The Green Man was about “the other” in a National Trust house. It was shown in an eerie part of the woods. It’s about the feeling of a presence: you are being watched by “the other.” The Rites of Dionysus (2000–04) was inspired by Euripides’s Bacchae. The brief was to portray mankind’s relationship with the vine, a journey into what Dionysus is about. With these last two, the environment was safer, more controlled, in terms of how things could be perceived. Toward the end of The Rites of Dionysus, when I put the disembodied head in, there was an element of cruelty. Some people didn’t like that, but I was simply following the Dionysian ritual. This was the time of the first beheadings in Iraq, and it started to look contemporary. There were complaints, I was asked to explain myself, and the head had to be removed.

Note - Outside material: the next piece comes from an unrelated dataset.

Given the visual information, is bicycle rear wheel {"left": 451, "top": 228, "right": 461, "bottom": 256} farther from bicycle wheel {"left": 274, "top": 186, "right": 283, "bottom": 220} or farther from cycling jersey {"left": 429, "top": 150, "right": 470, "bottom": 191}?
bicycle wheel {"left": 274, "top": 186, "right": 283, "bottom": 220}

BM: Mother, the Air is Blue, the Air is Dangerous is another installation that uses mist, lighting, and sound. I gather that it’s based on a childhood memory of being caught up in a bomb explosion.
TS: All through my art education and career, I’ve been reticent about creating work about the Troubles, and maybe it’s about moving on. There’s been a lot of interpretatively based work in Northern Ireland that treats the Troubles, but I felt it was a bit insular. I wanted to be far away from it. About four years ago, it came to me that I needed to make this piece. There was a strong image in my mind of a bomb going off, trays flying through the air, smoke coming up stairs, and making a run for it and getting out. You set your mind in another place: it’s frozen and hypnotic. Everything becomes still.
In the book, I related it to Bloody Friday—the wording is ambiguous. I think the explosion happened in Anderson and Macaulay’s [a shopping complex with a restaurant], but there’s nothing on the Internet about that happening on Bloody Friday. I was seven years old. Maybe I’ve merged the two incidents in my mind.
After I had finished Black Smoke Rising, which is about the Middle East, I wanted to work on this. I had been invited to do a residency at the Kappatos Gallery in Athens. When I arrived, I sketched out some ideas, and they liked the one about the restaurant experience. They brought in designers and sound engineers. The “picture” was that of a restaurant with chairs and tables in disarray, trays revolving slowly, suspended in mid-air, shadows running around two walls, and all of it bound together by the sounds of sirens.